Late Night at the Barbican review: a surreal mesh of dance, sorrow and economic woe
Three couples sit in the wreckage of a music hall. A song comes on and they start to dance, expressionless, waltzing in neat circles around each other. Every so often one breaks ranks to stand before a microphone and deliver opaque lines of dialogue. Europe has fallen. War and strife reign. We are living through the end of days.
These snippets slowly form an abstract tapestry of love, loss and longing, of the everyday humiliations of living at the end of civilisation.
It’s no coincidence that Late Night is a Greek production (with surtitles) by theatre company Blitz; the apocalyptic tone clearly reflects the very real fears echoing through their homeland and across Europe.
But instead of wallowing in self-pity, or raging against an unjust world, these couples dance. When the music stops they perform unintentionally hilarious magic tricks and balancing acts and feats of strength.
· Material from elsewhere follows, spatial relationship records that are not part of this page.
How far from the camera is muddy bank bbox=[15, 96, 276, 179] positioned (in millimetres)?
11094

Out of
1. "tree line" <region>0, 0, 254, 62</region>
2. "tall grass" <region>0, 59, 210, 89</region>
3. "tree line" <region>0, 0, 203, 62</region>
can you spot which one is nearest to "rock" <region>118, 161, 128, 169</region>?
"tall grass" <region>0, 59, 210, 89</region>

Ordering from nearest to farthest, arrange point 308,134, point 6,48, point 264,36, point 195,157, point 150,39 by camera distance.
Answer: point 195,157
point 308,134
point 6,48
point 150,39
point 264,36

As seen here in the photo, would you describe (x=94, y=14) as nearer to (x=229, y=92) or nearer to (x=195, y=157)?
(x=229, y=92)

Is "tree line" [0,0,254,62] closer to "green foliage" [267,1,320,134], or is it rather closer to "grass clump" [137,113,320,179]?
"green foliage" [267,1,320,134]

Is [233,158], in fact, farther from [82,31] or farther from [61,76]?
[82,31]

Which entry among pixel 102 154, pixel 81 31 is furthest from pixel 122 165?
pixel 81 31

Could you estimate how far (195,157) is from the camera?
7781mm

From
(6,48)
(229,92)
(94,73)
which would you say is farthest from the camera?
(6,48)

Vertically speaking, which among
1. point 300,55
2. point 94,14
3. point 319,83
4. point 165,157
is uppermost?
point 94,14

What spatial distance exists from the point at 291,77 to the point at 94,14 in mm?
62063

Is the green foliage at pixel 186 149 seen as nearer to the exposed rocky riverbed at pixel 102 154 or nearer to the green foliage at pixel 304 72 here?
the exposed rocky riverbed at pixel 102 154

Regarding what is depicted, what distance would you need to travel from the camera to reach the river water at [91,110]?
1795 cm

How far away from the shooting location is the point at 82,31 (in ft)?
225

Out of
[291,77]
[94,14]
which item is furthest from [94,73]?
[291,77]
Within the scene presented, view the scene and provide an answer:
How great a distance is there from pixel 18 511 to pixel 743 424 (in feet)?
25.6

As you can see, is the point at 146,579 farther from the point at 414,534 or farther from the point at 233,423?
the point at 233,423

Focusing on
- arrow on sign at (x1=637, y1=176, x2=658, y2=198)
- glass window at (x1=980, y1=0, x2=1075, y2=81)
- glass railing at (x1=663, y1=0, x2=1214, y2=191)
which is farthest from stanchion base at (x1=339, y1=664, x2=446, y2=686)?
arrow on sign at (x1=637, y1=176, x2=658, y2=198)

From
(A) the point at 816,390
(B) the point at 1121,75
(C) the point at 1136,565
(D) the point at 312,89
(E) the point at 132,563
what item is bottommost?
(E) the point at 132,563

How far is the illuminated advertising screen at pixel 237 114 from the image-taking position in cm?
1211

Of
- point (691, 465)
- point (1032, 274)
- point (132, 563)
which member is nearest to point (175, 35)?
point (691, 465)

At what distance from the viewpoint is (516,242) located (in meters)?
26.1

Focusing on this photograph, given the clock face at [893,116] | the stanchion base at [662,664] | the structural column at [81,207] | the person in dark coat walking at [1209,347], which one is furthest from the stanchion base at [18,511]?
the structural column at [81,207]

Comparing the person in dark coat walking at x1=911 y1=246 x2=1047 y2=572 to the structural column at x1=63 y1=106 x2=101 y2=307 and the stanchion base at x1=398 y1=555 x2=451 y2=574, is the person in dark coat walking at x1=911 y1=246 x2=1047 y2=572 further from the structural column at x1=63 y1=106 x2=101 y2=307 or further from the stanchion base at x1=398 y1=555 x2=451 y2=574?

Each one has dreams: of being the world’s foremost magician and moving the Great Wall of China to Australia; to found a new academic movement called “romantic macroeconomics”; to be famous and have cultish followers in every corner of the globe.
The experimental structure, Lynchian soundtrack and ambiguous narrative make this a hypnotic and sometimes challenging experience, but one that’s ultimately worthwhile.